## WORK TO BE COMPLETED:
Please continue the passage on Itiquira Acquisition Corp.'s delayed quarterly report from its final sentence.

## DOCUMENT SEGMENT:
▼
Itiquira Acquisition Corp. (the “Company”) has
determined that it is unable, without unreasonable effort or expense, to file its Quarterly Report on Form 10-Q for the fiscal quarter
ended September 30, 2021 (the “Q3 2021 Form 10-Q”) by the prescribed due date for the reasons described below.
The Company historically classified a portion of its Class
A ordinary shares as permanent equity. In accordance with ASC 480-10-S99 and SAB Topic 5T and after discussion with the Company’s
management, the Company’s audit committee concluded
that, in light of certain reclassification errors related to temporary equity and permanent equity made in the historical financial statements,
it is appropriate to amend and restate the Company’s audited balance sheet as of February 8, 2021 filed in the Company’s Form
8-K filed on February 12, 2021, the Company’s previously issued unaudited condensed financial statements as of March 31, 2021 and
for the three months ended March 31, 2021 and the Company’s previously issued unaudited condensed financial statements as of June
30, 2021 and for the three and six months ended June 30, 2021 that were included in the Company’s Quarterly Report on Form 10-Q
for the quarter ended March 31, 2021 and the Quarterly Report on Form 10-Q for the quarter ended June 30, 2021, respectively (collectively,
the “Prior Financial Statements”).
▲
## DATASET ENTRIES:
▼
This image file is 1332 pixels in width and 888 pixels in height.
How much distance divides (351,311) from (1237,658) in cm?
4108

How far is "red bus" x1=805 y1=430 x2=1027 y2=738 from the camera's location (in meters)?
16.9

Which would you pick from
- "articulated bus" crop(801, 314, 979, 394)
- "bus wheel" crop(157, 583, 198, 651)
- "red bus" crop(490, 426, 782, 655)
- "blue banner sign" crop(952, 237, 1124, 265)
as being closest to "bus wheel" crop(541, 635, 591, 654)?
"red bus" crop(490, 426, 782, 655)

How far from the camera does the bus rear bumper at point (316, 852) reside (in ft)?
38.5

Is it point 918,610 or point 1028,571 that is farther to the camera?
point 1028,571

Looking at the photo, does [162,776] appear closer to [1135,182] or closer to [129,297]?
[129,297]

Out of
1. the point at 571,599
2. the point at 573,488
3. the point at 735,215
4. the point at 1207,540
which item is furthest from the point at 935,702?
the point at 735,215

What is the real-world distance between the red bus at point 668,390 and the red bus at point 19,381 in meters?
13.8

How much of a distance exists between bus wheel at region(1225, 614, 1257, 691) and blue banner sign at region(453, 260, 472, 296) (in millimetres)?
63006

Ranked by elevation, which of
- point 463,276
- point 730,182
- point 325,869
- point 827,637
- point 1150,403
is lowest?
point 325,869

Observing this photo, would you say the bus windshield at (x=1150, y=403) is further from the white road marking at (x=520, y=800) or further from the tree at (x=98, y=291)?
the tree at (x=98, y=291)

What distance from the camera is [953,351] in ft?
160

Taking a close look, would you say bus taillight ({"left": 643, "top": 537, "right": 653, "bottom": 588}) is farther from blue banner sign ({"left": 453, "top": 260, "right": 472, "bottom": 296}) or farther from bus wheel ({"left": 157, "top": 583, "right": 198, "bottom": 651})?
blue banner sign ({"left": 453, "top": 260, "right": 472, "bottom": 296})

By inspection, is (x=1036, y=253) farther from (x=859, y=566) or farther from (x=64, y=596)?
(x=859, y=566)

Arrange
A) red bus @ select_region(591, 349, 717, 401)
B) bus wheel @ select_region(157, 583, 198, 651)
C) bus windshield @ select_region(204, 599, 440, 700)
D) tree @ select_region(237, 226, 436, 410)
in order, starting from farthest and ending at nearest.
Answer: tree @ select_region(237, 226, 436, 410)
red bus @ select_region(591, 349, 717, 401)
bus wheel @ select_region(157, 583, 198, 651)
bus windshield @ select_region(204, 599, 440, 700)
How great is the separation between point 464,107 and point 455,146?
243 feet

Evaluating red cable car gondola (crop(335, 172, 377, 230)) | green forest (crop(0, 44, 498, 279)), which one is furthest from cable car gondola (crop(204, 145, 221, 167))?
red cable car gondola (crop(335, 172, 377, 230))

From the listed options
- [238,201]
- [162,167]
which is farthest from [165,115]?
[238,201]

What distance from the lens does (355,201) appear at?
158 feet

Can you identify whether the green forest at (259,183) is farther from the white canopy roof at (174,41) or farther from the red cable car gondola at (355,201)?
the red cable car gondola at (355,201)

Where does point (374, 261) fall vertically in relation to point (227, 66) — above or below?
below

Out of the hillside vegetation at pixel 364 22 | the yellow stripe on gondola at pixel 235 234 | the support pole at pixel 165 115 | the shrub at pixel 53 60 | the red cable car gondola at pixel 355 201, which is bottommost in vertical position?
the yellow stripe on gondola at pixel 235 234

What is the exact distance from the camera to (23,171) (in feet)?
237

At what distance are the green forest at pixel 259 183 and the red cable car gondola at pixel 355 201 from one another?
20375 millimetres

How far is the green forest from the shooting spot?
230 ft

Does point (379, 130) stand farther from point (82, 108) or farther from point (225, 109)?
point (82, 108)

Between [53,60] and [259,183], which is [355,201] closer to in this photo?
▲
## EXERCISE RESPONSE:
The Company intends to include a restatement footnote in
the Q3 2021 Form 10-Q to reflect the corrections for the reclassification errors related to temporary equity and permanent equity with
respect to the Prior Financial Statements. Given the scope of the process to prepare such restatement footnote, the Company is unable
to complete and file the Q3 2021 Form 10-Q by the required due date of November 15, 2021 without unreasonable effort and expense. The
Company does, however, expect to file such report within five calendar days thereof.
PART IV — OTHER INFORMATION
(1)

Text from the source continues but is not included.